Certo. Desculpe. Você nada tem a ver com espanhóis. Quem sabe Sri Lanka, Índia e outros países do sudoeste asiático?
Ok. Esqueçamos a canela.
Você quer vir para uma praia, paradisíaca. Que tal a Grécia? Não se preocupe com a comida. O pai da medicina, Hipócrates (não confunda, Hipócritas é outra coisa) viveu no país, nasceu na ilha de Kós (Cós) e dizia que o alimento deveria ser o nosso remédio.
Não vá às praias, eleitas por modismos. Procure as tradicionais, Mikonos, Santorini e Creta talvez não estejam tão “atualizadas”, mas você saiu de Nova Iorque para ir para Nova Iorque? Veja o novo no velho, sinta-se em casa, não seja apenas mais um.
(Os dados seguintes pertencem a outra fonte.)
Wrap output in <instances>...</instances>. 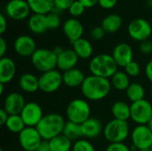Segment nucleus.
Segmentation results:
<instances>
[{
  "instance_id": "1",
  "label": "nucleus",
  "mask_w": 152,
  "mask_h": 151,
  "mask_svg": "<svg viewBox=\"0 0 152 151\" xmlns=\"http://www.w3.org/2000/svg\"><path fill=\"white\" fill-rule=\"evenodd\" d=\"M112 85L110 79L90 75L81 85V93L86 100L98 101L106 98L110 93Z\"/></svg>"
},
{
  "instance_id": "2",
  "label": "nucleus",
  "mask_w": 152,
  "mask_h": 151,
  "mask_svg": "<svg viewBox=\"0 0 152 151\" xmlns=\"http://www.w3.org/2000/svg\"><path fill=\"white\" fill-rule=\"evenodd\" d=\"M65 124L66 121L61 115L57 113H50L44 116L36 128L43 140L50 141L62 134Z\"/></svg>"
},
{
  "instance_id": "3",
  "label": "nucleus",
  "mask_w": 152,
  "mask_h": 151,
  "mask_svg": "<svg viewBox=\"0 0 152 151\" xmlns=\"http://www.w3.org/2000/svg\"><path fill=\"white\" fill-rule=\"evenodd\" d=\"M118 64L110 54L102 53L93 57L89 63V70L92 75L111 78L118 71Z\"/></svg>"
},
{
  "instance_id": "4",
  "label": "nucleus",
  "mask_w": 152,
  "mask_h": 151,
  "mask_svg": "<svg viewBox=\"0 0 152 151\" xmlns=\"http://www.w3.org/2000/svg\"><path fill=\"white\" fill-rule=\"evenodd\" d=\"M103 136L110 143L124 142L130 134L127 121L112 119L103 128Z\"/></svg>"
},
{
  "instance_id": "5",
  "label": "nucleus",
  "mask_w": 152,
  "mask_h": 151,
  "mask_svg": "<svg viewBox=\"0 0 152 151\" xmlns=\"http://www.w3.org/2000/svg\"><path fill=\"white\" fill-rule=\"evenodd\" d=\"M57 59L58 57L53 50L38 48L31 56V63L37 70L45 73L55 69Z\"/></svg>"
},
{
  "instance_id": "6",
  "label": "nucleus",
  "mask_w": 152,
  "mask_h": 151,
  "mask_svg": "<svg viewBox=\"0 0 152 151\" xmlns=\"http://www.w3.org/2000/svg\"><path fill=\"white\" fill-rule=\"evenodd\" d=\"M68 121L82 125L90 118L91 108L89 103L83 99H75L71 101L66 109Z\"/></svg>"
},
{
  "instance_id": "7",
  "label": "nucleus",
  "mask_w": 152,
  "mask_h": 151,
  "mask_svg": "<svg viewBox=\"0 0 152 151\" xmlns=\"http://www.w3.org/2000/svg\"><path fill=\"white\" fill-rule=\"evenodd\" d=\"M128 35L137 42L149 40L152 34L151 24L145 19L137 18L133 20L127 27Z\"/></svg>"
},
{
  "instance_id": "8",
  "label": "nucleus",
  "mask_w": 152,
  "mask_h": 151,
  "mask_svg": "<svg viewBox=\"0 0 152 151\" xmlns=\"http://www.w3.org/2000/svg\"><path fill=\"white\" fill-rule=\"evenodd\" d=\"M131 142L137 150L152 147V131L147 125H137L131 132Z\"/></svg>"
},
{
  "instance_id": "9",
  "label": "nucleus",
  "mask_w": 152,
  "mask_h": 151,
  "mask_svg": "<svg viewBox=\"0 0 152 151\" xmlns=\"http://www.w3.org/2000/svg\"><path fill=\"white\" fill-rule=\"evenodd\" d=\"M131 119L137 125H148L152 117V104L143 99L139 101L132 102Z\"/></svg>"
},
{
  "instance_id": "10",
  "label": "nucleus",
  "mask_w": 152,
  "mask_h": 151,
  "mask_svg": "<svg viewBox=\"0 0 152 151\" xmlns=\"http://www.w3.org/2000/svg\"><path fill=\"white\" fill-rule=\"evenodd\" d=\"M39 90L45 93H53L56 92L63 84L62 74L57 70H50L42 73L38 77Z\"/></svg>"
},
{
  "instance_id": "11",
  "label": "nucleus",
  "mask_w": 152,
  "mask_h": 151,
  "mask_svg": "<svg viewBox=\"0 0 152 151\" xmlns=\"http://www.w3.org/2000/svg\"><path fill=\"white\" fill-rule=\"evenodd\" d=\"M43 141L36 127L27 126L19 133V143L24 151H37Z\"/></svg>"
},
{
  "instance_id": "12",
  "label": "nucleus",
  "mask_w": 152,
  "mask_h": 151,
  "mask_svg": "<svg viewBox=\"0 0 152 151\" xmlns=\"http://www.w3.org/2000/svg\"><path fill=\"white\" fill-rule=\"evenodd\" d=\"M20 115L26 126L28 127H37L45 116L41 106L34 101L26 103Z\"/></svg>"
},
{
  "instance_id": "13",
  "label": "nucleus",
  "mask_w": 152,
  "mask_h": 151,
  "mask_svg": "<svg viewBox=\"0 0 152 151\" xmlns=\"http://www.w3.org/2000/svg\"><path fill=\"white\" fill-rule=\"evenodd\" d=\"M5 12L11 19L23 20L29 16L31 10L27 0H10L5 5Z\"/></svg>"
},
{
  "instance_id": "14",
  "label": "nucleus",
  "mask_w": 152,
  "mask_h": 151,
  "mask_svg": "<svg viewBox=\"0 0 152 151\" xmlns=\"http://www.w3.org/2000/svg\"><path fill=\"white\" fill-rule=\"evenodd\" d=\"M13 48L15 53L21 57H31L37 49L35 40L28 35L19 36L14 40Z\"/></svg>"
},
{
  "instance_id": "15",
  "label": "nucleus",
  "mask_w": 152,
  "mask_h": 151,
  "mask_svg": "<svg viewBox=\"0 0 152 151\" xmlns=\"http://www.w3.org/2000/svg\"><path fill=\"white\" fill-rule=\"evenodd\" d=\"M111 55L118 67L125 68L133 61L134 52L131 45L126 43H120L114 47Z\"/></svg>"
},
{
  "instance_id": "16",
  "label": "nucleus",
  "mask_w": 152,
  "mask_h": 151,
  "mask_svg": "<svg viewBox=\"0 0 152 151\" xmlns=\"http://www.w3.org/2000/svg\"><path fill=\"white\" fill-rule=\"evenodd\" d=\"M26 105L23 95L18 92L10 93L4 99L3 109L9 115H20Z\"/></svg>"
},
{
  "instance_id": "17",
  "label": "nucleus",
  "mask_w": 152,
  "mask_h": 151,
  "mask_svg": "<svg viewBox=\"0 0 152 151\" xmlns=\"http://www.w3.org/2000/svg\"><path fill=\"white\" fill-rule=\"evenodd\" d=\"M62 30L66 37L71 43H73L82 38L84 27L77 18H69L64 21L62 25Z\"/></svg>"
},
{
  "instance_id": "18",
  "label": "nucleus",
  "mask_w": 152,
  "mask_h": 151,
  "mask_svg": "<svg viewBox=\"0 0 152 151\" xmlns=\"http://www.w3.org/2000/svg\"><path fill=\"white\" fill-rule=\"evenodd\" d=\"M81 125L82 136L85 139H95L103 133V127L99 119L94 117H90Z\"/></svg>"
},
{
  "instance_id": "19",
  "label": "nucleus",
  "mask_w": 152,
  "mask_h": 151,
  "mask_svg": "<svg viewBox=\"0 0 152 151\" xmlns=\"http://www.w3.org/2000/svg\"><path fill=\"white\" fill-rule=\"evenodd\" d=\"M78 60L79 58L73 49H65L63 53L58 56L57 68L63 72L68 71L76 68Z\"/></svg>"
},
{
  "instance_id": "20",
  "label": "nucleus",
  "mask_w": 152,
  "mask_h": 151,
  "mask_svg": "<svg viewBox=\"0 0 152 151\" xmlns=\"http://www.w3.org/2000/svg\"><path fill=\"white\" fill-rule=\"evenodd\" d=\"M16 64L9 57H4L0 60V83L8 84L15 77Z\"/></svg>"
},
{
  "instance_id": "21",
  "label": "nucleus",
  "mask_w": 152,
  "mask_h": 151,
  "mask_svg": "<svg viewBox=\"0 0 152 151\" xmlns=\"http://www.w3.org/2000/svg\"><path fill=\"white\" fill-rule=\"evenodd\" d=\"M86 77L85 76V73L77 68L65 71L62 74L63 84L69 88H76L78 86L81 87Z\"/></svg>"
},
{
  "instance_id": "22",
  "label": "nucleus",
  "mask_w": 152,
  "mask_h": 151,
  "mask_svg": "<svg viewBox=\"0 0 152 151\" xmlns=\"http://www.w3.org/2000/svg\"><path fill=\"white\" fill-rule=\"evenodd\" d=\"M73 50L77 53L79 59L86 60L92 57L94 53V47L92 43L86 39V38H80L75 42L72 43Z\"/></svg>"
},
{
  "instance_id": "23",
  "label": "nucleus",
  "mask_w": 152,
  "mask_h": 151,
  "mask_svg": "<svg viewBox=\"0 0 152 151\" xmlns=\"http://www.w3.org/2000/svg\"><path fill=\"white\" fill-rule=\"evenodd\" d=\"M28 27L29 30L37 35H40L48 30L46 24V15L33 13L29 16L28 20Z\"/></svg>"
},
{
  "instance_id": "24",
  "label": "nucleus",
  "mask_w": 152,
  "mask_h": 151,
  "mask_svg": "<svg viewBox=\"0 0 152 151\" xmlns=\"http://www.w3.org/2000/svg\"><path fill=\"white\" fill-rule=\"evenodd\" d=\"M19 86L25 93H36L37 90H39L38 77L31 73H24L19 79Z\"/></svg>"
},
{
  "instance_id": "25",
  "label": "nucleus",
  "mask_w": 152,
  "mask_h": 151,
  "mask_svg": "<svg viewBox=\"0 0 152 151\" xmlns=\"http://www.w3.org/2000/svg\"><path fill=\"white\" fill-rule=\"evenodd\" d=\"M123 24V20L120 15L116 13H110L105 16L102 21V28L108 34H113L118 31Z\"/></svg>"
},
{
  "instance_id": "26",
  "label": "nucleus",
  "mask_w": 152,
  "mask_h": 151,
  "mask_svg": "<svg viewBox=\"0 0 152 151\" xmlns=\"http://www.w3.org/2000/svg\"><path fill=\"white\" fill-rule=\"evenodd\" d=\"M33 13L46 15L50 13L53 7V0H27Z\"/></svg>"
},
{
  "instance_id": "27",
  "label": "nucleus",
  "mask_w": 152,
  "mask_h": 151,
  "mask_svg": "<svg viewBox=\"0 0 152 151\" xmlns=\"http://www.w3.org/2000/svg\"><path fill=\"white\" fill-rule=\"evenodd\" d=\"M111 113L114 119L128 121L131 118V108L125 101H116L111 107Z\"/></svg>"
},
{
  "instance_id": "28",
  "label": "nucleus",
  "mask_w": 152,
  "mask_h": 151,
  "mask_svg": "<svg viewBox=\"0 0 152 151\" xmlns=\"http://www.w3.org/2000/svg\"><path fill=\"white\" fill-rule=\"evenodd\" d=\"M110 82L112 86L118 91H126L128 86L131 85L130 77L125 72L121 70H118L115 75L110 78Z\"/></svg>"
},
{
  "instance_id": "29",
  "label": "nucleus",
  "mask_w": 152,
  "mask_h": 151,
  "mask_svg": "<svg viewBox=\"0 0 152 151\" xmlns=\"http://www.w3.org/2000/svg\"><path fill=\"white\" fill-rule=\"evenodd\" d=\"M50 151H70L72 150V142L69 139L61 134L49 141Z\"/></svg>"
},
{
  "instance_id": "30",
  "label": "nucleus",
  "mask_w": 152,
  "mask_h": 151,
  "mask_svg": "<svg viewBox=\"0 0 152 151\" xmlns=\"http://www.w3.org/2000/svg\"><path fill=\"white\" fill-rule=\"evenodd\" d=\"M4 125L8 131L18 134L27 127L20 115H10Z\"/></svg>"
},
{
  "instance_id": "31",
  "label": "nucleus",
  "mask_w": 152,
  "mask_h": 151,
  "mask_svg": "<svg viewBox=\"0 0 152 151\" xmlns=\"http://www.w3.org/2000/svg\"><path fill=\"white\" fill-rule=\"evenodd\" d=\"M127 98L132 101H139L144 99L145 96V90L142 85L139 83H131L128 88L126 91Z\"/></svg>"
},
{
  "instance_id": "32",
  "label": "nucleus",
  "mask_w": 152,
  "mask_h": 151,
  "mask_svg": "<svg viewBox=\"0 0 152 151\" xmlns=\"http://www.w3.org/2000/svg\"><path fill=\"white\" fill-rule=\"evenodd\" d=\"M62 134L69 139L71 142L72 141H77L81 139L82 136V132H81V125L70 121H67L62 132Z\"/></svg>"
},
{
  "instance_id": "33",
  "label": "nucleus",
  "mask_w": 152,
  "mask_h": 151,
  "mask_svg": "<svg viewBox=\"0 0 152 151\" xmlns=\"http://www.w3.org/2000/svg\"><path fill=\"white\" fill-rule=\"evenodd\" d=\"M72 151H95V149L90 141L85 138H81L73 143Z\"/></svg>"
},
{
  "instance_id": "34",
  "label": "nucleus",
  "mask_w": 152,
  "mask_h": 151,
  "mask_svg": "<svg viewBox=\"0 0 152 151\" xmlns=\"http://www.w3.org/2000/svg\"><path fill=\"white\" fill-rule=\"evenodd\" d=\"M86 9V8L84 6V4L79 0H75L68 11H69V14L72 16V18H77L85 12Z\"/></svg>"
},
{
  "instance_id": "35",
  "label": "nucleus",
  "mask_w": 152,
  "mask_h": 151,
  "mask_svg": "<svg viewBox=\"0 0 152 151\" xmlns=\"http://www.w3.org/2000/svg\"><path fill=\"white\" fill-rule=\"evenodd\" d=\"M61 21L60 15L53 12H50L46 14V24L48 29H56L61 26Z\"/></svg>"
},
{
  "instance_id": "36",
  "label": "nucleus",
  "mask_w": 152,
  "mask_h": 151,
  "mask_svg": "<svg viewBox=\"0 0 152 151\" xmlns=\"http://www.w3.org/2000/svg\"><path fill=\"white\" fill-rule=\"evenodd\" d=\"M124 71L129 76V77H137L141 73V66L138 62L133 61L128 65H126L124 68Z\"/></svg>"
},
{
  "instance_id": "37",
  "label": "nucleus",
  "mask_w": 152,
  "mask_h": 151,
  "mask_svg": "<svg viewBox=\"0 0 152 151\" xmlns=\"http://www.w3.org/2000/svg\"><path fill=\"white\" fill-rule=\"evenodd\" d=\"M106 32L104 31V29L102 28V26H96L94 28H93L90 31V36L92 39L99 41L102 40L104 36H105Z\"/></svg>"
},
{
  "instance_id": "38",
  "label": "nucleus",
  "mask_w": 152,
  "mask_h": 151,
  "mask_svg": "<svg viewBox=\"0 0 152 151\" xmlns=\"http://www.w3.org/2000/svg\"><path fill=\"white\" fill-rule=\"evenodd\" d=\"M105 151H131V149L124 142H118L110 143L105 149Z\"/></svg>"
},
{
  "instance_id": "39",
  "label": "nucleus",
  "mask_w": 152,
  "mask_h": 151,
  "mask_svg": "<svg viewBox=\"0 0 152 151\" xmlns=\"http://www.w3.org/2000/svg\"><path fill=\"white\" fill-rule=\"evenodd\" d=\"M74 1L75 0H53V4L55 8L63 12L65 10H69Z\"/></svg>"
},
{
  "instance_id": "40",
  "label": "nucleus",
  "mask_w": 152,
  "mask_h": 151,
  "mask_svg": "<svg viewBox=\"0 0 152 151\" xmlns=\"http://www.w3.org/2000/svg\"><path fill=\"white\" fill-rule=\"evenodd\" d=\"M140 51L143 54H150L152 53V41L151 40H145L143 42L140 43Z\"/></svg>"
},
{
  "instance_id": "41",
  "label": "nucleus",
  "mask_w": 152,
  "mask_h": 151,
  "mask_svg": "<svg viewBox=\"0 0 152 151\" xmlns=\"http://www.w3.org/2000/svg\"><path fill=\"white\" fill-rule=\"evenodd\" d=\"M118 0H99L98 4L103 9L110 10L116 6V4H118Z\"/></svg>"
},
{
  "instance_id": "42",
  "label": "nucleus",
  "mask_w": 152,
  "mask_h": 151,
  "mask_svg": "<svg viewBox=\"0 0 152 151\" xmlns=\"http://www.w3.org/2000/svg\"><path fill=\"white\" fill-rule=\"evenodd\" d=\"M7 28V20H6V17L1 13L0 14V34L3 35L5 30Z\"/></svg>"
},
{
  "instance_id": "43",
  "label": "nucleus",
  "mask_w": 152,
  "mask_h": 151,
  "mask_svg": "<svg viewBox=\"0 0 152 151\" xmlns=\"http://www.w3.org/2000/svg\"><path fill=\"white\" fill-rule=\"evenodd\" d=\"M7 51V44L6 41L4 40V38L3 36L0 37V57L4 58V54Z\"/></svg>"
},
{
  "instance_id": "44",
  "label": "nucleus",
  "mask_w": 152,
  "mask_h": 151,
  "mask_svg": "<svg viewBox=\"0 0 152 151\" xmlns=\"http://www.w3.org/2000/svg\"><path fill=\"white\" fill-rule=\"evenodd\" d=\"M145 75L148 80L152 83V60L150 61L145 66Z\"/></svg>"
},
{
  "instance_id": "45",
  "label": "nucleus",
  "mask_w": 152,
  "mask_h": 151,
  "mask_svg": "<svg viewBox=\"0 0 152 151\" xmlns=\"http://www.w3.org/2000/svg\"><path fill=\"white\" fill-rule=\"evenodd\" d=\"M37 151H50V143L49 141L43 140L39 144Z\"/></svg>"
},
{
  "instance_id": "46",
  "label": "nucleus",
  "mask_w": 152,
  "mask_h": 151,
  "mask_svg": "<svg viewBox=\"0 0 152 151\" xmlns=\"http://www.w3.org/2000/svg\"><path fill=\"white\" fill-rule=\"evenodd\" d=\"M9 114L4 109H0V125H4L8 117H9Z\"/></svg>"
},
{
  "instance_id": "47",
  "label": "nucleus",
  "mask_w": 152,
  "mask_h": 151,
  "mask_svg": "<svg viewBox=\"0 0 152 151\" xmlns=\"http://www.w3.org/2000/svg\"><path fill=\"white\" fill-rule=\"evenodd\" d=\"M86 8H92L94 6H95L96 4H98L99 0H79Z\"/></svg>"
},
{
  "instance_id": "48",
  "label": "nucleus",
  "mask_w": 152,
  "mask_h": 151,
  "mask_svg": "<svg viewBox=\"0 0 152 151\" xmlns=\"http://www.w3.org/2000/svg\"><path fill=\"white\" fill-rule=\"evenodd\" d=\"M64 50H65V49H63L61 46H59V45H58V46H55V47L53 49V53L57 55V57H58L59 55H61V54L63 53V51H64Z\"/></svg>"
},
{
  "instance_id": "49",
  "label": "nucleus",
  "mask_w": 152,
  "mask_h": 151,
  "mask_svg": "<svg viewBox=\"0 0 152 151\" xmlns=\"http://www.w3.org/2000/svg\"><path fill=\"white\" fill-rule=\"evenodd\" d=\"M4 84L0 83V94L4 93Z\"/></svg>"
},
{
  "instance_id": "50",
  "label": "nucleus",
  "mask_w": 152,
  "mask_h": 151,
  "mask_svg": "<svg viewBox=\"0 0 152 151\" xmlns=\"http://www.w3.org/2000/svg\"><path fill=\"white\" fill-rule=\"evenodd\" d=\"M147 125L150 127V129H151V130L152 131V117L151 118V120H150V122L148 123V125Z\"/></svg>"
},
{
  "instance_id": "51",
  "label": "nucleus",
  "mask_w": 152,
  "mask_h": 151,
  "mask_svg": "<svg viewBox=\"0 0 152 151\" xmlns=\"http://www.w3.org/2000/svg\"><path fill=\"white\" fill-rule=\"evenodd\" d=\"M148 4L152 6V0H148Z\"/></svg>"
},
{
  "instance_id": "52",
  "label": "nucleus",
  "mask_w": 152,
  "mask_h": 151,
  "mask_svg": "<svg viewBox=\"0 0 152 151\" xmlns=\"http://www.w3.org/2000/svg\"><path fill=\"white\" fill-rule=\"evenodd\" d=\"M138 151H151V149H149V150H138Z\"/></svg>"
},
{
  "instance_id": "53",
  "label": "nucleus",
  "mask_w": 152,
  "mask_h": 151,
  "mask_svg": "<svg viewBox=\"0 0 152 151\" xmlns=\"http://www.w3.org/2000/svg\"><path fill=\"white\" fill-rule=\"evenodd\" d=\"M0 151H4V150L3 149H0Z\"/></svg>"
},
{
  "instance_id": "54",
  "label": "nucleus",
  "mask_w": 152,
  "mask_h": 151,
  "mask_svg": "<svg viewBox=\"0 0 152 151\" xmlns=\"http://www.w3.org/2000/svg\"><path fill=\"white\" fill-rule=\"evenodd\" d=\"M151 151H152V147H151Z\"/></svg>"
}]
</instances>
Não viaje correndo para poder descansar, aproveite a viagem. Abra os cinco sentidos e, se for necessário, o sexto também. E quando os gregos te convidarem para ir à cozinha ver a elaboração dos pratos e para experimentar Moussaka e Risogalo, tenha certeza, você vai voltar para os braços da vovó, você estará na sua casa. A canela sempre será nossa companheira de jornada. Na Grécia, ela faz parte dos pratos doces e salgados.
Viajar é abraçar a Terra em que vivemos, é conhecer, compreender e amar nossos irmãos com todas as nossas diferenças e semelhanças.
Viaje sempre que puder, meu bom amigo, seu corpo vai se estressar, mas sua alma vai explodir de alegria. Dizem que é ela e somente ela que você levará consigo, quando esticar a canela.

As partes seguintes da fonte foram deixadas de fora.